Les fondements du commerce international

Comment expliquer l’internationalisation des échanges ?

Depuis la Seconde Guerre mondiale, on assiste à une explosion des échanges internationaux. Les exportations et les importations à l’échelle mondiale augmentent deux fois plus vite que la production mondiale. Une partie de plus en plus importante de la production mondiale est destinée aux échanges internationaux. Il faut donc essayer de comprendre comment on peut expliquer l’internationalisation des échanges.

L’internationalisation des échanges n’est pas quelque chose de nouveau, puisqu’on parle aujourd’hui d’une seconde mondialisation. Il y avait déjà eu une première mondialisation avant la Première Guerre mondiale. Dès le XIXe siècle par ailleurs, des économistes ont essayé d’expliquer et de promouvoir le commerce international.

 

I. Les théories classiques du commerce international (Smith et Ricardo)

C’est le cas notamment des économistes classiques, Adam Smith et David Ricardo en tête. Ils considèrent que les nations ont intérêt à échanger. Adam Smith considère que les nations ont intérêt à se spécialiser dans la production des biens pour lesquels elles ont un avantage absolu, c’est-à-dire la production des biens pour lesquels elles sont le plus efficace, car elles pourront produire davantage et échanger avec d’autres nations des biens qu’elles produisent moins efficacement.

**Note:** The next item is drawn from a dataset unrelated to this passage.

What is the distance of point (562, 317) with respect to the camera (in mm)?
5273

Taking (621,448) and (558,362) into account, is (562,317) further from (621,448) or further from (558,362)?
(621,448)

Dans le prolongement de cette théorie, Ricardo élabore la notion d’avantage comparatif, et considère que même si on n’a pas un avantage absolu, si on n’est pas le plus efficace dans la production d’un bien, on a intérêt à se spécialiser dans la production du bien pour lequel on est le « moins mauvais », puisqu’il y a aura quand même des gains à la spécialisation et à l’échange.

Voilà pour les théories classiques qui expliquent pourquoi les pays ont intérêt à se spécialiser et à échanger à l’échelle mondiale. Il y a un gain à la spécialisation. On produit davantage donc cela coûte moins cher de se spécialiser et d’échanger. Les limites de ces théories sont qu’elles ne considèrent qu’un facteur de production, le facteur travail, et ne prennent pas en compte les autres facteurs.

 

II. Les théories néo-classiques du commerce international (Théorème HOS)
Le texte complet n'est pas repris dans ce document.